Je n’avais aucune attente avant de partir en Chine. Lorsque je pars pour une certain temps dans un pays, je ne fais aucune recherche prealable pour garder la surprise et la decouverte par mon propre point de vue. Les informations locales et veritables viennent tres vite sur place.

J’ai vecu des experiences tres difficiles en Chine, peut etre plus que certains ont dans toute une vie en restant en France. Mais ceci renforce, quand on choisi de se concentrer sur le positif car il y en toujours, et sur la bonne voie qu’il faut savoir reconnaitre peu importe si ce n’était pas ce que l’on esperait ou s’il est difficile de changer continuellement. Mes mauvais choix restent mes propres choix, j’ai donc vecu ce que je voulais, de merveilleux moments, j’ai vu des scenes et des paysages sublimes. Pour rien au monde je ne changerais mon experience. L’enrichissement cutlurel et humain, tout ce que j’ai appris, vaut largement les moments difficiles qui, apres un moment, appartiennent au passe de toutes manieres. Il faut savoir perdre pour gagner.

 

– Est-ce que vous pensez que cette expatriation a vraiment « changé votre vie » ? Vous a changé VOUS ? Avez-vous trouvé le « vrai bonheur », l’épanouissement personnel ? Un épanouissement que vous n’auriez pas trouvé si vous étiez restée en France ?

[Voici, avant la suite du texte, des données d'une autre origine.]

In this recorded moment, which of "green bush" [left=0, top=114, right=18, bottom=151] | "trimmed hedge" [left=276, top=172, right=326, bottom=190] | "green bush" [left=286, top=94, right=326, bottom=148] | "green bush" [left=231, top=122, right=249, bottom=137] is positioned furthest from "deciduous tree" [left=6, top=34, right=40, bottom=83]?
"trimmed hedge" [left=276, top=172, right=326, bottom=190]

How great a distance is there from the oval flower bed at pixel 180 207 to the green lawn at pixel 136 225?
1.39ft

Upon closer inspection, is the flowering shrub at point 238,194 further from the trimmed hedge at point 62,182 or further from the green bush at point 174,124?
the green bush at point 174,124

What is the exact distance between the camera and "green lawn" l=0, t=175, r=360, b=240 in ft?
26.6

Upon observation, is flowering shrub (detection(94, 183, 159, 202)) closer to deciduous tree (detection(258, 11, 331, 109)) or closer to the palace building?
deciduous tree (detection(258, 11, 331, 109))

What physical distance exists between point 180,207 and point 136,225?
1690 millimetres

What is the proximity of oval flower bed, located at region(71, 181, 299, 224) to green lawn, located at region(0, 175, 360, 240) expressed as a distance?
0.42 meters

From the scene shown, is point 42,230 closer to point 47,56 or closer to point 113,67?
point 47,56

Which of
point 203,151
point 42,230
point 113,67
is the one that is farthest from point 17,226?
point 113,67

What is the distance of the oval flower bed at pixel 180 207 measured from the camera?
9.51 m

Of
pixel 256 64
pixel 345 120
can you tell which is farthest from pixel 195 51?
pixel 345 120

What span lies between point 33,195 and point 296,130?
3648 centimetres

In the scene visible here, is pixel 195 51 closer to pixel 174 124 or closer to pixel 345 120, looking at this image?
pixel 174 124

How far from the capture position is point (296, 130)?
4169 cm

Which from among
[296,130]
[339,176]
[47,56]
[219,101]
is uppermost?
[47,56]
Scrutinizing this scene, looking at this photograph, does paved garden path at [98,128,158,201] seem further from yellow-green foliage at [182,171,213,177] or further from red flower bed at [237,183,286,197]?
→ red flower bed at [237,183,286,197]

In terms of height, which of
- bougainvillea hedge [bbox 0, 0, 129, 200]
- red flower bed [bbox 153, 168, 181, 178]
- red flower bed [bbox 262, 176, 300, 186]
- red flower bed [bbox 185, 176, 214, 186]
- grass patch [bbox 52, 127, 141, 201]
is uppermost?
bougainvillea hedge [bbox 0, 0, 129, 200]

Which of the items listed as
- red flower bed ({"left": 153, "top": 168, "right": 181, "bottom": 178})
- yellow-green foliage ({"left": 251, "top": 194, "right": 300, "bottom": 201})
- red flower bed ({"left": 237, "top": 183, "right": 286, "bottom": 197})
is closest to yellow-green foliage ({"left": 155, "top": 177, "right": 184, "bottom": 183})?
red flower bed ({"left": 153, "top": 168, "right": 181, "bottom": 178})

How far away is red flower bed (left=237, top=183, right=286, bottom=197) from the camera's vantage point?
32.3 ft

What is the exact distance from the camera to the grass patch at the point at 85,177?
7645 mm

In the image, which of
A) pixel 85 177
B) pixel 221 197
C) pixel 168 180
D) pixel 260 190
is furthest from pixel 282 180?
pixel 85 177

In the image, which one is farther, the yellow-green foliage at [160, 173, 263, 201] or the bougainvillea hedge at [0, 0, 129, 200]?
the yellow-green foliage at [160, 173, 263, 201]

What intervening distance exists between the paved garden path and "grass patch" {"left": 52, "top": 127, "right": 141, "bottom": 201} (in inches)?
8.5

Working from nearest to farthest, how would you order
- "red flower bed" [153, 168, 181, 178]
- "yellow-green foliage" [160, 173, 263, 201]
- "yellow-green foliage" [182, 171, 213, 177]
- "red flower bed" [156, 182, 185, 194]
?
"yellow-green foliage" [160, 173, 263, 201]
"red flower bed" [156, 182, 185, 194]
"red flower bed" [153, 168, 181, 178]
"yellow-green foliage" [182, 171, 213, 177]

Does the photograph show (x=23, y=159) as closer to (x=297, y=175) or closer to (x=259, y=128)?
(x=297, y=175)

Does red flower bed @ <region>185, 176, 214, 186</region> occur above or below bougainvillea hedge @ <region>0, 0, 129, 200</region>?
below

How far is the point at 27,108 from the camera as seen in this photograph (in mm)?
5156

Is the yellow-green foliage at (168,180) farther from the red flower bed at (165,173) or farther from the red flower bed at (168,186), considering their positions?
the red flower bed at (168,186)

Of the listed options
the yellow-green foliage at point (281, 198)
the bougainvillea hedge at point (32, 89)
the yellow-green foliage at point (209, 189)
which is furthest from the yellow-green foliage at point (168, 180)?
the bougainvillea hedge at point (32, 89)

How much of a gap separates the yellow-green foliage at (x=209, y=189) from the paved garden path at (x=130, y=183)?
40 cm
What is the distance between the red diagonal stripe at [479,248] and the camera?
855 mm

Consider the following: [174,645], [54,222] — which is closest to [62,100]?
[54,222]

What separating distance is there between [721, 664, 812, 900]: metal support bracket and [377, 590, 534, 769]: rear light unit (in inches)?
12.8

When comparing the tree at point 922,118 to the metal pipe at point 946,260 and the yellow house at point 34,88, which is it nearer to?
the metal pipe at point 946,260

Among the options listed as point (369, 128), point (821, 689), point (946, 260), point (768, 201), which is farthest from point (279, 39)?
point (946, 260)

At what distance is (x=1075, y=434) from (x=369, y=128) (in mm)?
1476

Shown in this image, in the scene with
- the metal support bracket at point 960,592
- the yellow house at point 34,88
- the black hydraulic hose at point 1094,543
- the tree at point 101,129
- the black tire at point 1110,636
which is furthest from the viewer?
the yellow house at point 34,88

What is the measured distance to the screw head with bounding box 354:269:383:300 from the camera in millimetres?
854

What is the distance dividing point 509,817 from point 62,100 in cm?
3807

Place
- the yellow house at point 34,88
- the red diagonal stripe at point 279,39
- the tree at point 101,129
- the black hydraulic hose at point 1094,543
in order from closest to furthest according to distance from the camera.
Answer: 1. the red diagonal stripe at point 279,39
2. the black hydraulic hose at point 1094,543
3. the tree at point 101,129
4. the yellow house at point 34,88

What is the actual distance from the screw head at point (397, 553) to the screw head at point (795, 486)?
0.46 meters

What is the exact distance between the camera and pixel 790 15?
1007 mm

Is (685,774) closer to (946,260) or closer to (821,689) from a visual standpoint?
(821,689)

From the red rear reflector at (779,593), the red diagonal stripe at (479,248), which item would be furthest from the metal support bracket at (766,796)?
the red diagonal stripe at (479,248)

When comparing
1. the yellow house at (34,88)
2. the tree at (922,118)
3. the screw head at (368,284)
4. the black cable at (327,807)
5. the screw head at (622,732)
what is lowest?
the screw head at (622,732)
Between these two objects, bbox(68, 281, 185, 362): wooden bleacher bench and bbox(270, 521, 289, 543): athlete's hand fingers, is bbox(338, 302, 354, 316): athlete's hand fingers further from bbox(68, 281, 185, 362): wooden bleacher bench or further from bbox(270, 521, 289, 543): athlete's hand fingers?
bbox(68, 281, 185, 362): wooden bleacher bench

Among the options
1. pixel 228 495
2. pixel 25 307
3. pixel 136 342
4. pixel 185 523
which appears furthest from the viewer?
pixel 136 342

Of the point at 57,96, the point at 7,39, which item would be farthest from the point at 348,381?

Totalement. Cette expatriation a change ma vie car je n’ai pas suivi le chemin sur et stable apres un cursus universitaire plutôt reussi. Si j’etais restee en France, j’aurais fait ce qu’on attend de moi et ce que je croyais etre le meilleur chemin. En un mot, j’ai VECU. Cette experience m’a bien entendu changee. Apres avoir fait d’immesurables efforts pour m’adapter, changer non seulement mon attitude, exterieure, mais ma pensee pour pouvoir comprendre et ressentir la culture, je me suis perdue un moment puis retrouvee et ‘restructuree’, avec un esprit nouveau. J’ai adopte certaines philosophies/manieres de voir les choses asiatiques, comme le fameux equilibre, il y a toujours une autre face, il ne faut pas se lamenter dans une situation, si une chose arrive, c’est qu’elle est necessaire pour une autre, et tout est en continuel changement, les plus heureux sont ceux qui savent s’y adapter, non ceux qui s’accrochent dur comme fer a une stabilite. J’ai aussi accepte que nous avons tout ce dont nous avons BESOIN, et que si nous n’avons pas une chose, c’est que nous n’en avons pas besoin. Jai trouve dans ces differentes cultures des parts de moi-meme, qui ont renduent ma personne plus complete et plus apte a analyser le monde. A 27 ans, je n’ai aucun regret sur ma jeunesse. Mais je ne me vois pas rentrer en France a mon age, car peu de gens ont pris ce chemin et j’ai difficultes a partager, surtout avec des gens de mon age. Chez soi, il est difficile d’etre different, libre, reellement epanoui. Dans un environement international, il est plus probable de rencontrer des gens ayant des experiences similaires.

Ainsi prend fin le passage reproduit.